Vor 32 Jahren war die Sorge groß, dass Töchter, die Lesen und Schreiben können und Urdu (die Verkehrssprache des Landes) beherrschen, die Arbeit im Haus und in der Landwirtschaft vernachlässigen und ungehorsam werden. Die Reaktion auf das Thema Schulbesuch für Mädchen war: „Das brauchen wir in Bagrot nicht. Wir sind Bauern.”
Unsere Projektschule wurde in den ersten Jahren von Mädchen aus allen Dörfern Bagrots besucht, weil sie die einzige Mädchenschule im gesamten Tal war. Auf Druck der Bevölkerung hat die Schulbehörde im Laufe von 10 Jahren dann Mädchengrundschulen in allen 6 Dörfern eingerichtet. Ab 2005 haben wir auch Oberstufenunterricht angeboten.

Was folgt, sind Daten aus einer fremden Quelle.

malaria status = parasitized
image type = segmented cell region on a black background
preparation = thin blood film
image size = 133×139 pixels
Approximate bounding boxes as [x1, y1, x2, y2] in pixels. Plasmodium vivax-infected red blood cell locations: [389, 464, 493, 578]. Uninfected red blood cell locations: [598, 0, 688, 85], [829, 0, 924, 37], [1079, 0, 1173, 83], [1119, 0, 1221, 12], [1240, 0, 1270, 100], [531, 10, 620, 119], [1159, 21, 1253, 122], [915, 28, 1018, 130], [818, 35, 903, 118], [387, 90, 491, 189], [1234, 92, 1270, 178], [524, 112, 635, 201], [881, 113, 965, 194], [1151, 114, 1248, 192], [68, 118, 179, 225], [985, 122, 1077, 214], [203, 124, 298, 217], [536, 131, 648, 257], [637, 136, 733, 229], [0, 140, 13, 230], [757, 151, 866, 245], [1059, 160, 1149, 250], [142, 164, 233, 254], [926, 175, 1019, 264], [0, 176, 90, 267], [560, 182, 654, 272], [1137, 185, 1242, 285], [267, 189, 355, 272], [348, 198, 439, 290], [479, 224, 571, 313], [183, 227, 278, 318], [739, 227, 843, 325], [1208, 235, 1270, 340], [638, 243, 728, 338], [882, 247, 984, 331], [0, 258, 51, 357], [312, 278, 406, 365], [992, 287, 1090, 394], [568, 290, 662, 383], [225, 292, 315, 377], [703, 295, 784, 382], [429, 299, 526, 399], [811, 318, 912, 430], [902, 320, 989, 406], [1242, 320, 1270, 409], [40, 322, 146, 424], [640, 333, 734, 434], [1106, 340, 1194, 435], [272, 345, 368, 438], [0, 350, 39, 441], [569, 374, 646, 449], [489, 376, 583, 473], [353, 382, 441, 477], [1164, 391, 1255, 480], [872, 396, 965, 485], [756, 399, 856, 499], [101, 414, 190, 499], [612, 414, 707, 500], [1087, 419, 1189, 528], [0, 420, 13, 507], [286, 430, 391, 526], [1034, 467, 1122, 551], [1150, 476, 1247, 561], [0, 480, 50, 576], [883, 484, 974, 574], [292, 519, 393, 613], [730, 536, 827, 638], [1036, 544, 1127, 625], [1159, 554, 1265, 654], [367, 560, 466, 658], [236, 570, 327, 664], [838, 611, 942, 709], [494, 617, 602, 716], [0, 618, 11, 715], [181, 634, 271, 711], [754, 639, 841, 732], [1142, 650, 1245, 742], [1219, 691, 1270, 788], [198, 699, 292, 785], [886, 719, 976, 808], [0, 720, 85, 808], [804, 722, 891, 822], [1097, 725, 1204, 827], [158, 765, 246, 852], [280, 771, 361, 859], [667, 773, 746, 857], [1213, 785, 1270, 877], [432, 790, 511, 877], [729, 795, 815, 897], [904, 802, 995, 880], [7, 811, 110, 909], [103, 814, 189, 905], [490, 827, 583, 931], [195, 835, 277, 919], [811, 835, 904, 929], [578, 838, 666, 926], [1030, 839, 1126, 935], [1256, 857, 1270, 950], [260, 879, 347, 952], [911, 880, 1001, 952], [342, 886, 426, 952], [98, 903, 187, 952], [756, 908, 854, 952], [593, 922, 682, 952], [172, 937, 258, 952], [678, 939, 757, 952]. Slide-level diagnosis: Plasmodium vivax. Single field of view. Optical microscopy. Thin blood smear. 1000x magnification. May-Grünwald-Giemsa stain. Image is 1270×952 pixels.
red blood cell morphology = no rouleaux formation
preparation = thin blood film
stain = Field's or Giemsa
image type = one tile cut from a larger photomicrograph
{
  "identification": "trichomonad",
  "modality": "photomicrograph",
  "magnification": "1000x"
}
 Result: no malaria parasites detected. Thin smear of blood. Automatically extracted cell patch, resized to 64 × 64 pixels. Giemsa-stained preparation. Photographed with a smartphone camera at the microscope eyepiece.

Seitdem haben über 900 junge Frauen nach dem Hauptschulabschluss 2-4 Studienjahre absolviert.
Folgen des Schul- und Collegebesuchs: Die jungen Frauen heiraten später, die Kinder kommen später und in der Regel haben sie weniger Kinder durch gezielte Familienplanung. Einige Absolventinnen arbeiten neben dem eigenen Haushalt und der florierenden Landwirtschaft auch außerhalb, meist als Lehrerinnen. Das regelmäßige monatliche Geldeinkommen ist ein großer Vorteil für die Familien.
Die Berufswünsche der Studentinnen sind heute breiter gestreut als in der Vergangenheit: Die Interessen liegen mehrheitlich in den Bereichen Recht, öffentliche Verwaltung, Medizin und weiteren Gesundheitsberufen sowie beim beliebten Lehramt. Angestrebt wird eine Anstellung im öffentlichen Dienst weil das Jobsicherheit verspricht und eine Altersrente.
Auch im Alltag sehen wir viele Veränderungen: Die Schülerinnen und Absolventinnen können sich mühelos in der Verkehrssprache des Landes verständigen, sie handeln selbständiger, viele genießen eine neue Wertschätzung in der Familie und außerhalb, sie helfen ihren Kindern bei schulischen Fragen und den Hausaufgaben (das konnten ihre Mütter und die Großeltern allesamt nicht), sie trauen sich, alleine einkaufen zu gehen und auch ohne männliche Begleitung zu reisen – das tun ihre Mütter und Großmütter nicht. Einige junge Frauen fahren inzwischen selbstverständlich Auto, darunter Lehrerinnen zum Dienst. Manche junge Frau stellt heute ihre von den Eltern arrangierte Ehe in Frage. Das birgt erhebliches Konfliktpotential für die Familien und für die Bewertung von Schulbildung für Mädchen. Bildung als Motor für das Infragestellen alter Traditionen? Diese Reaktion könnte uns in Zukunft wieder häufiger begegnen.

Projektkosten

Die Gesamtkosten für die aus privaten Spenden finanzierten Fachlehrkräfte und Sachkosten des College betragen für das Jahr 18.000 EUR. Wir sind sehr dankbar für jegliche Unterstützung. Dafür gibt es gute Beispiele:

Spendenaktionen 2024

  • 'Jeden Tag eine gute Naht': Eine Freundin näht in ihrer Freizeit für den guten Zweck. Den Gewinn aus dem Verkauf von Köln-Schl¨sselbändern, Nackenkissen, Stiftemäppchen, Taschen und anderen praktischen Sachen spendet sie für das Projekt.
  • Spenden statt Geschenke und Kränze: Gute Freunde und liebe Nachbarn haben wieder freudige oder traurige Anlässe zum Spenden genutzt.
  • Sozialtag am Oberharz-Gymnasium in Braunlage: Ein Teil des Erlöses kam wieder unserem Projekt zugute.
  • Einige Dauerspender*innen, langjährige Unterstützer*innen und auch die Mitglieder des Forum Kinder in Not e.V. tragen maßgeblich zum Fortbestand des Projektes bei. Für ihr Vertrauen und ihre Treue bin ich sehr dankbar.
  • ‚Monika Girls School. Jede Spende hilft!’: Spendenaufruf auf den neuen Trainingsjacken der B-Jugend Mädchenmannschaft (Handball) des LSC in Köln.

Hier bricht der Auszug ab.